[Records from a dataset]
++++++++++++++++++++
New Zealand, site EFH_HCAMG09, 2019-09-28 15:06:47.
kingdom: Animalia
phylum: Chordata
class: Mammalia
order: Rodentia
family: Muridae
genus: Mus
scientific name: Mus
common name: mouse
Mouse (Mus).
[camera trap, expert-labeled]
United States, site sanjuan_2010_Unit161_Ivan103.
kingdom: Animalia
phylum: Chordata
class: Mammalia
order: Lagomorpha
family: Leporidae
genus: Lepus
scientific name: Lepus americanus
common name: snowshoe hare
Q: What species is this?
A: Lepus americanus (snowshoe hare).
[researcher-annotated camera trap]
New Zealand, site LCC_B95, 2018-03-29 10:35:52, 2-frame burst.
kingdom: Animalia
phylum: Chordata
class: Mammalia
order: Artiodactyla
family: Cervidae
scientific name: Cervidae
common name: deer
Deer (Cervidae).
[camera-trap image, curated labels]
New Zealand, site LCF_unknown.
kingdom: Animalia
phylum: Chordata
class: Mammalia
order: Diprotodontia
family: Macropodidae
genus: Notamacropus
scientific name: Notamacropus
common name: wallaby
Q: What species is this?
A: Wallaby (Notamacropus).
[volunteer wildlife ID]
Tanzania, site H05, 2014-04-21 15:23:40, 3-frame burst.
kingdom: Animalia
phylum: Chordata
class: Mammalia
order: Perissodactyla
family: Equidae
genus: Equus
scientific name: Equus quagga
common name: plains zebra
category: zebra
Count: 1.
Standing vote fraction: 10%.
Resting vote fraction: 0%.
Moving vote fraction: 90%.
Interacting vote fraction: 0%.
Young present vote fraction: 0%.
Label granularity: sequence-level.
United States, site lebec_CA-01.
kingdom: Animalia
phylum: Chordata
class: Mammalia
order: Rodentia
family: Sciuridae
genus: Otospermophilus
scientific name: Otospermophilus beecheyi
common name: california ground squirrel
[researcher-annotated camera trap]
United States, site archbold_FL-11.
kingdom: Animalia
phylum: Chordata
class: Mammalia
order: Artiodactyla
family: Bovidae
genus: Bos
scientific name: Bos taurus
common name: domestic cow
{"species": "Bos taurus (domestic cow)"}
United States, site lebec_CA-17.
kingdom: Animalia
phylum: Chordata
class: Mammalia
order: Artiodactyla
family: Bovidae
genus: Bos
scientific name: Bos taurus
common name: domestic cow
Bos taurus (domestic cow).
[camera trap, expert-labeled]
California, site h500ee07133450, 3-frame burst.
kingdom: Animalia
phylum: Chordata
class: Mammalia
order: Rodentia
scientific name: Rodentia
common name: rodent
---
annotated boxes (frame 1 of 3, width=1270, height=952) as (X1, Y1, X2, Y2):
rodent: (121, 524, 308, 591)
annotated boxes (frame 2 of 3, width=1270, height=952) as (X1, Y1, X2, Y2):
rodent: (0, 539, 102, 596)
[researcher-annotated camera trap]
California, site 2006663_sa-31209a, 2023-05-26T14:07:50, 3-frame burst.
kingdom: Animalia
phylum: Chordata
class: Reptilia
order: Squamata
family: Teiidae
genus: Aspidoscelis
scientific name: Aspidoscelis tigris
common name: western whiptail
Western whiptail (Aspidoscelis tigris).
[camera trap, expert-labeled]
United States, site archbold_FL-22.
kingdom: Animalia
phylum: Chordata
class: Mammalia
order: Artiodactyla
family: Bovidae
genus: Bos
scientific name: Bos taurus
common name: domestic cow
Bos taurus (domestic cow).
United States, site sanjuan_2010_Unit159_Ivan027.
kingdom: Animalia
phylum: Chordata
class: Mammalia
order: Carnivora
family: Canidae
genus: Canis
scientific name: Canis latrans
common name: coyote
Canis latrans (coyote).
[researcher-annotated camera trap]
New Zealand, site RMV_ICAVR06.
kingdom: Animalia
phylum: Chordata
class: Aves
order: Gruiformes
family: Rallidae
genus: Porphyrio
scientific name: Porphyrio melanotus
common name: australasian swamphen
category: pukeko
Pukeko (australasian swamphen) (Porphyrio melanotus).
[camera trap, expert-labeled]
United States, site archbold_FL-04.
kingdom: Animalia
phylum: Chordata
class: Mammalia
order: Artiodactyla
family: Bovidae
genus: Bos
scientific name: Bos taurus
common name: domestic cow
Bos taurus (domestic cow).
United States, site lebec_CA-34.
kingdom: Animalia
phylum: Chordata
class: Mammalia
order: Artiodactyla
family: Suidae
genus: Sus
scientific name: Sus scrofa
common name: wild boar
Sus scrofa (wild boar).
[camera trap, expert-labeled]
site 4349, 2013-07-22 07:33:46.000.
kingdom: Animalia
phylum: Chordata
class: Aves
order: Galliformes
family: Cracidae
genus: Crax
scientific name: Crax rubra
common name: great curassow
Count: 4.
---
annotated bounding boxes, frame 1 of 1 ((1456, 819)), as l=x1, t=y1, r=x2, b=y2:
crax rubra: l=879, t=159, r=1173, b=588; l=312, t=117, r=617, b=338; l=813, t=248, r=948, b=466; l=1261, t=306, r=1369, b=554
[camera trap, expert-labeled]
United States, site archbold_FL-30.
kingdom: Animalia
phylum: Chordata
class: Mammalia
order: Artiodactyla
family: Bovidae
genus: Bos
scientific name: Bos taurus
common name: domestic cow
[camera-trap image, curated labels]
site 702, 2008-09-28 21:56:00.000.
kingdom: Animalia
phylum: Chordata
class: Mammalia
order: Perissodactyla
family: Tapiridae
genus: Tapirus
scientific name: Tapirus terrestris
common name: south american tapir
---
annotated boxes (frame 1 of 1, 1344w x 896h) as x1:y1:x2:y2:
++++++++++++++++++++
▸ **Exercise directions**
Write out the line containing "scientific name: Crax rubra" and every line after it through the end of the entries. Keep each one exactly as it is, and add nothing.

▸ **Result of this exercise**
scientific name: Crax rubra
common name: great curassow
Count: 4.
---
annotated bounding boxes, frame 1 of 1 ((1456, 819)), as l=x1, t=y1, r=x2, b=y2:
crax rubra: l=879, t=159, r=1173, b=588; l=312, t=117, r=617, b=338; l=813, t=248, r=948, b=466; l=1261, t=306, r=1369, b=554
[camera trap, expert-labeled]
United States, site archbold_FL-30.
kingdom: Animalia
phylum: Chordata
class: Mammalia
order: Artiodactyla
family: Bovidae
genus: Bos
scientific name: Bos taurus
common name: domestic cow
[camera-trap image, curated labels]
site 702, 2008-09-28 21:56:00.000.
kingdom: Animalia
phylum: Chordata
class: Mammalia
order: Perissodactyla
family: Tapiridae
genus: Tapirus
scientific name: Tapirus terrestris
common name: south american tapir
---
annotated boxes (frame 1 of 1, 1344w x 896h) as x1:y1:x2:y2:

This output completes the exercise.